Differential gene expression of inhibitory and stimulatory molecules by CD71+ erythroid cells of inflammatory bowel disease [IBD] patients versus healthy controls [HCs]. [A] Representative dot plots showing production of TGF-β by neonatal mice CD71+ erythroid cells. [B] Expression of TGF-β gene by CD71+ erythroid cells from cord blood or [C] placenta of HC compared with ulcerative colitis [UC] and Crohn’s disease [CD] patients. [D] Expression of PD-1H gene by CD71+ erythroid cells from cord blood or [E] placenta of HC compared with UC and CD patients. [F] Expression of arginase-2 gene by CD71+ erythroid cells from cord blood or [G] placenta of HC compared with UC and CD patients. [H] Representative plots showing expression of reactive oxygen species [ROS] among CD71+ erythroid cells from cord blood [pink] or placenta [orange] compared with isotype control [grey] of an HC. [I] Cumulative data showing percentages and [J] mean fluorescence intensity [MFI] of ROS+CD71+ erythroid cells in cord blood versus placenta of HCs. [K] Representative plots showing expression ROS among CD71+ erythroid cells from cord blood [pink] or placenta [orange] compared with isotype control [grey] of an IBD patient. [L] Cumulative data showing percentages of ROS+CD71+ erythroid cells in cord blood and [M] placenta of IBD versus HCs. [N] Expression of VEGF-α gene by CD71+ erythroid cells from cord blood or [O] placenta of HC compared with UC and CD patients.
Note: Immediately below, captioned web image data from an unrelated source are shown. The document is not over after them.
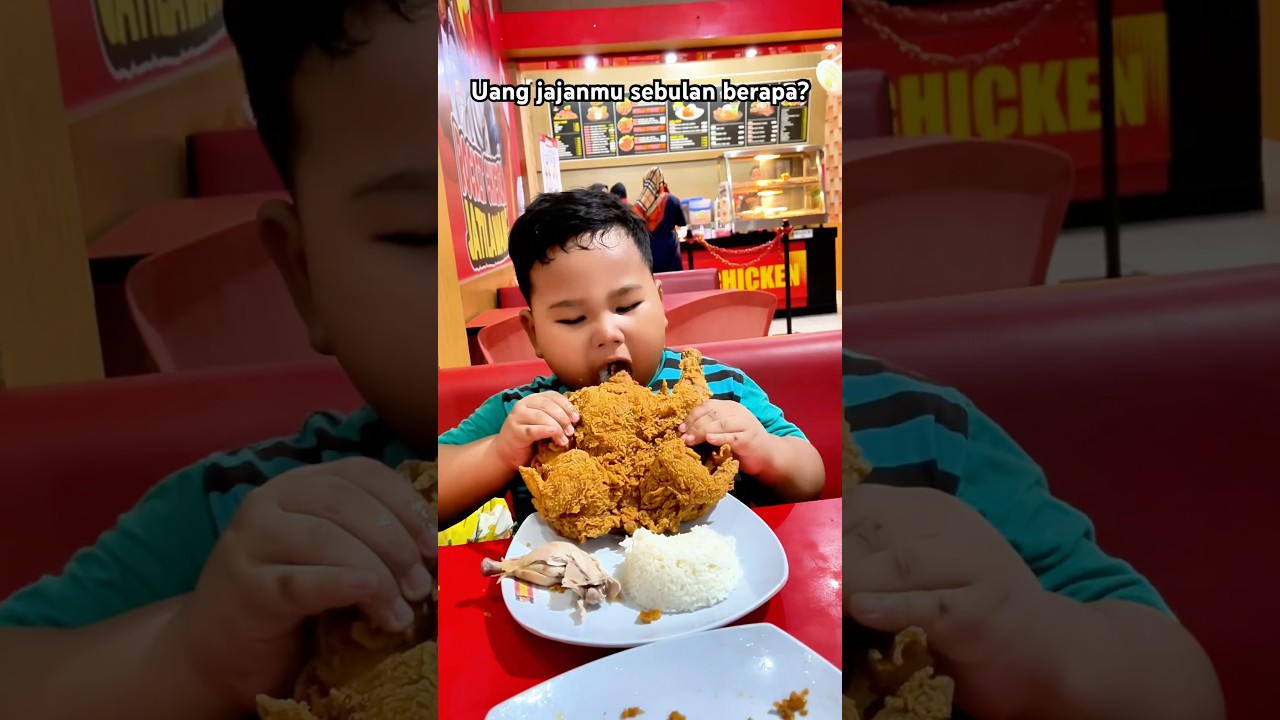 Uang jajanmu sebulan berapa? | Marcello mukbang ayam utuh satu ekor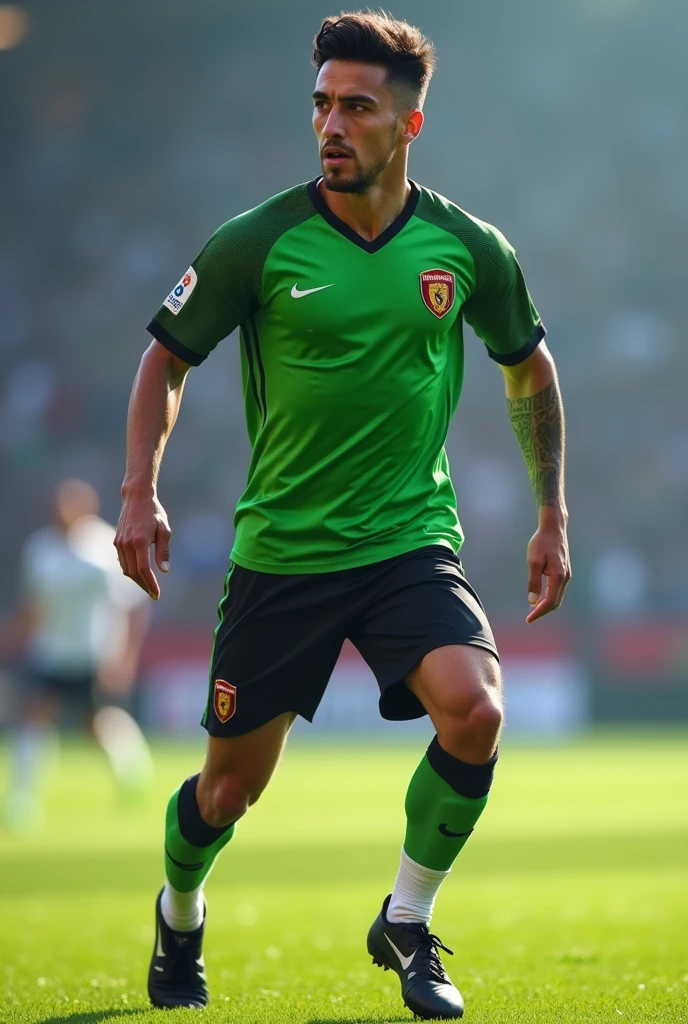 Create a person with a green soccer shirt, black shorts, white socks and black shoes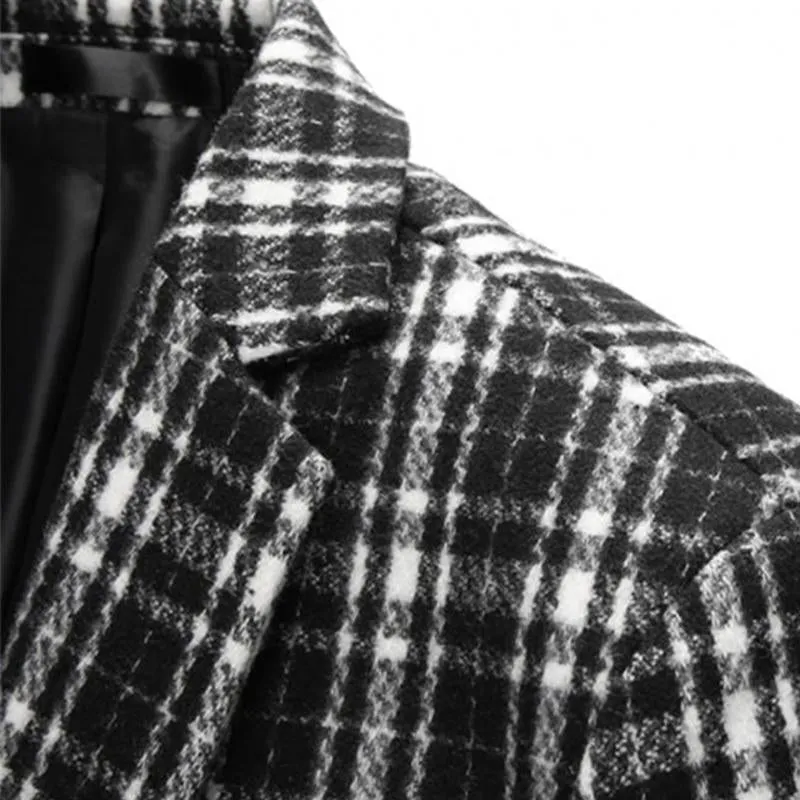 Blazer vintage décontracté à carreaux pour hommes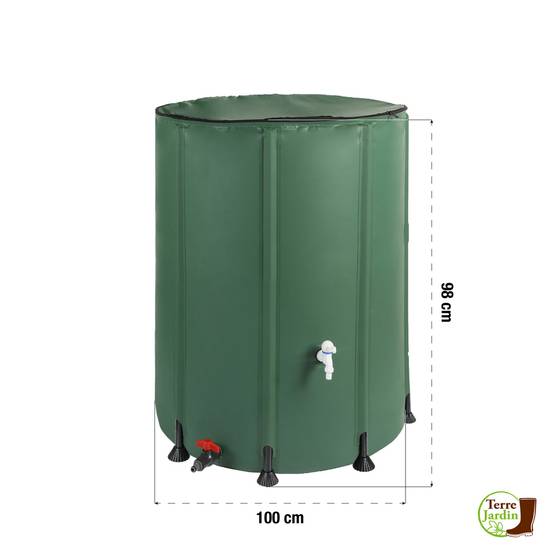 Terre Jardin - Réservoir / cuve d'eau de pluie pliable 750 Litres Vert - Image 10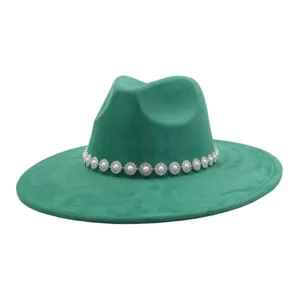 Green suede fedora hat detail featuring sparkling pearl and crystal flower chain band decoration.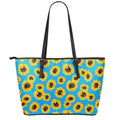 Blue Sunflower Pattern Print Leather Tote Bag With Zipper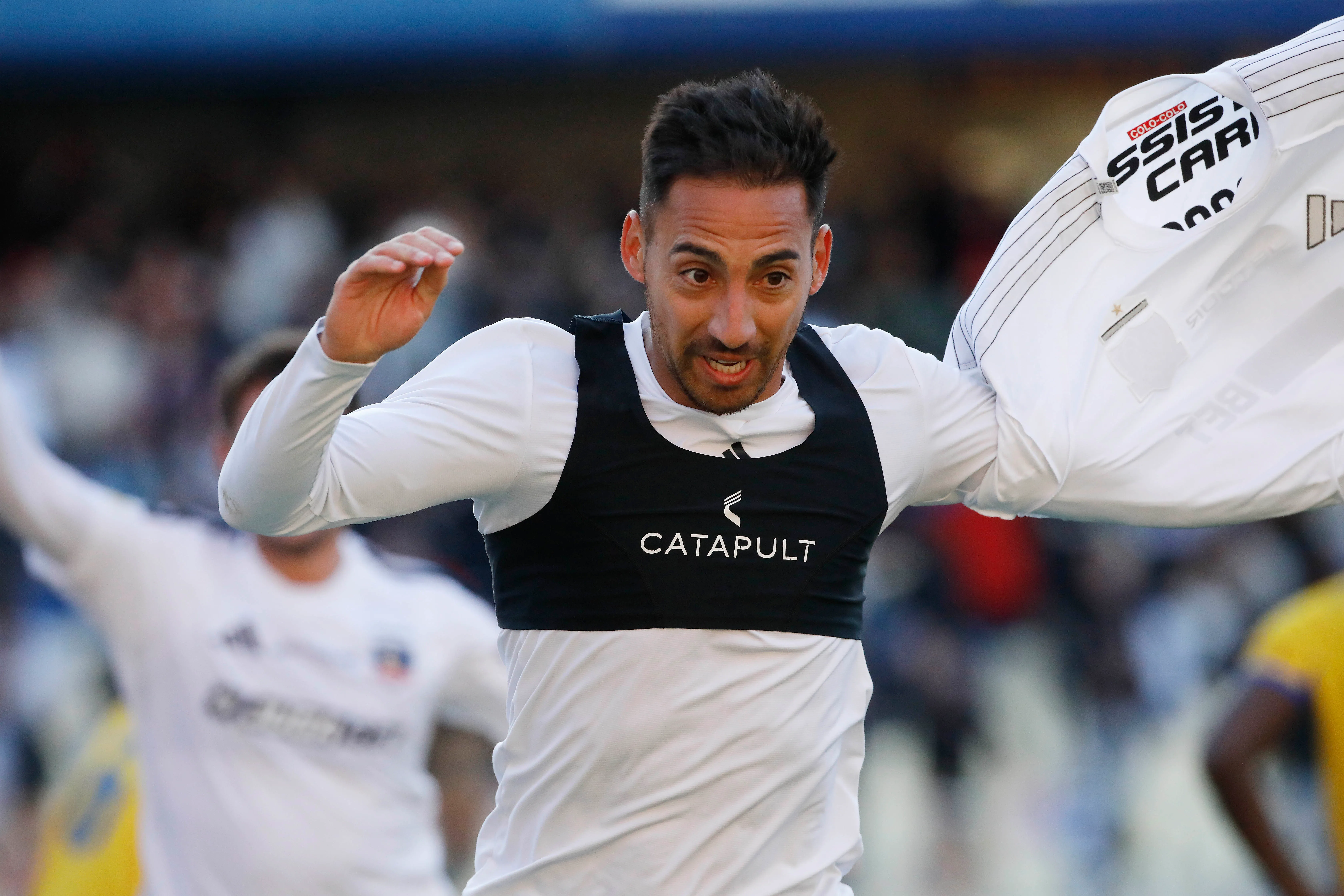 Javier Correa no se cansa de festejar en Colo Colo. Imagen: Photosport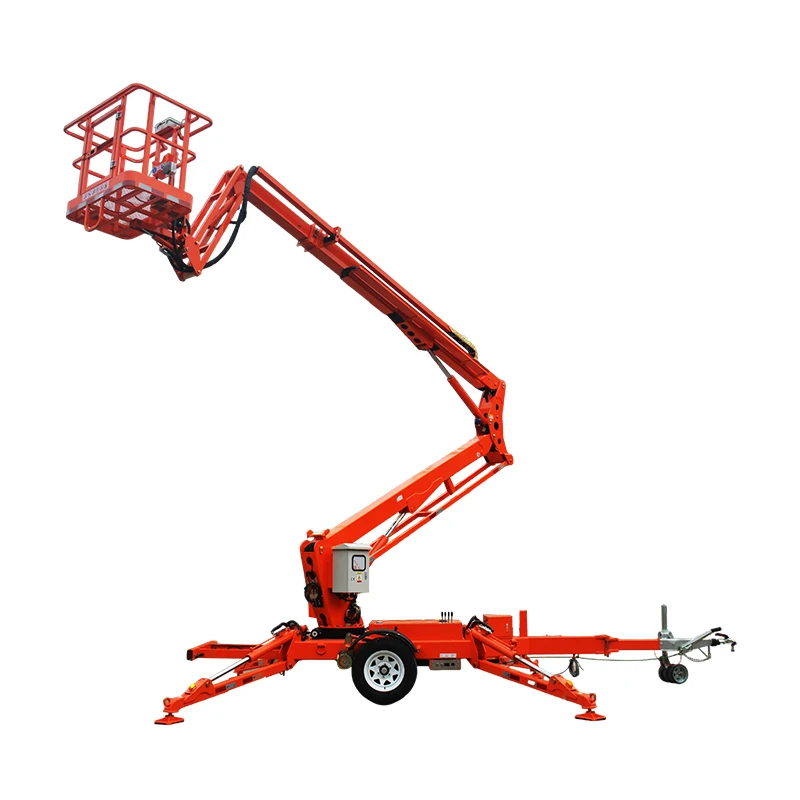 Customized Trailer Mounted Cherry Picker Flexible Rotatable Arm Hydraulic Aerial Lift For Municipal Public Facility Maintenance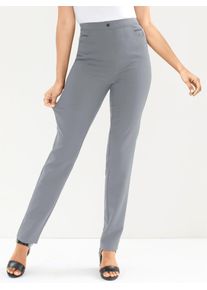 Classic Basics Damen Stretch-Hose, grau, Gr. 27, unifarben, 72% Viskose, 25% Polyamid, 3% Elasthan, Hosen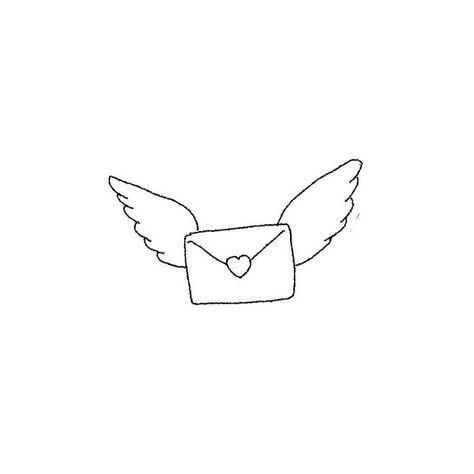 Heart Envelope Drawing, Mail Letter Tattoo, Love Letter Tattoo Envelope, Angel Wings Doodle, Heart With Wings Drawing, Wing Doodle, Angel Doodles, Heart Envelope Tattoo, Angel Line Drawing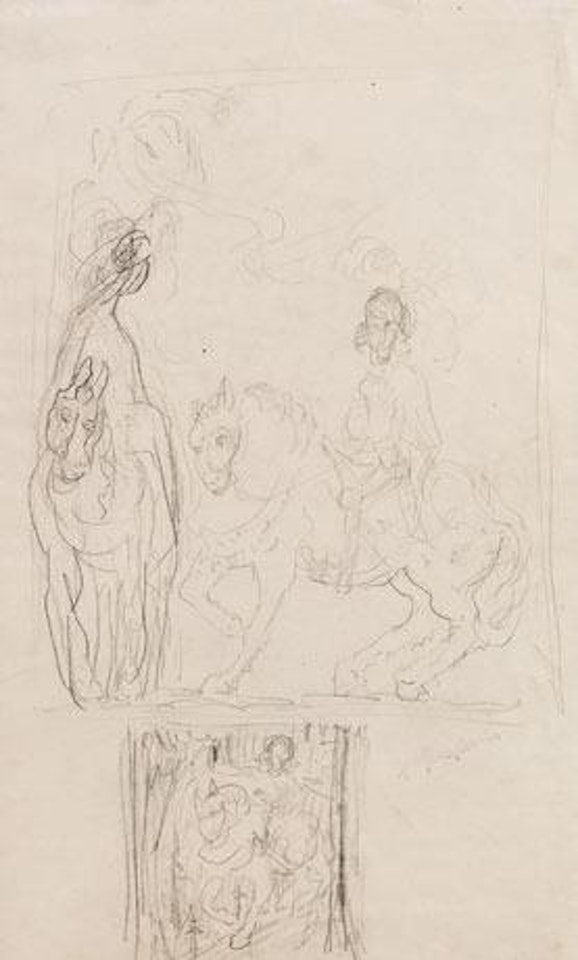 Skizzenblatt mit Reitergestalten by Alfred Kubin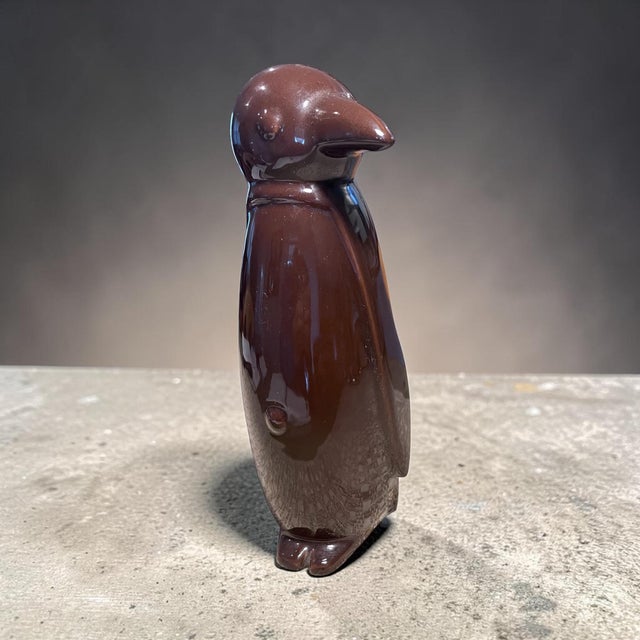 1980s 1980s Modern Brown Glazed Ceramic Penguin Sculpture, 13”h For Sale - Image 5 of 8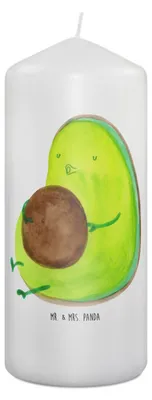 Produktbild von Mr. & Mrs. Panda Kerze Avocado Pfeifen 19 x 8 cm - Weiß - Geschenk, Abnehmen, Diät, Erinnerungskerze, Wachskerze, Stumpenkerze, Blockkerze, Ernährung, Erinnerungslicht
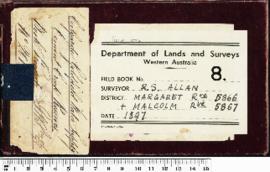 Field book no. 8. R.S. Allan. (Case one). Margaret Rve 5866 + Malcolm Rve 5867 (Coolgardie Goldfi...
Data are obtained from a minimum of 5–7 patients/group.

Figure 6.

CD71+ erythroid cells may impact on gut haemostasis during pregnancy. [A] Representative dot plots showing percentages of CD71+ erythroid cells in placenta and [B] spleen of mice before and after anti-CD71 antibody treatment. [C] Expression of TLR-1, [D] TLR-4, [E] TLR-9, [F] TLR-2, [G] CXCL-1, [H] IL-6 and [I] TGF-β genes by gut tissues of non-pregnant compared with pregnant mice treated with rat IgG isotype control or anti-CD71 antibody three days after treatment. [J] Representative plots and [K] cumulative data showing IL-6 and TNF-α production by intestinal CDllc+ cells. [L] Representative plots and [M] cumulative data showing IL-6 and TNF-α production by intestinal CDllb+ cells. [N] Expression of VEGFα gene in placenta tissues. [O] Treated mice were subjected to 16S rRNA-based polymerase chain reaction [PCR] for total bacteria, [P] Bacteroides-Prevotella-Porphyromonas group [Q] Enterobacteriaceae group, [R] Clostridium cluster XIVa, [S] Clostridium cluster 1, and [T] Clostridium cluster IV. [U] Levels of fluorescein isothiocyanate labelled dextran [FITC-dextran] in the blood of IgG versus anti-CD71 treated mice. Data are obtained from a minimum of five mice/group and at least two independent experiments.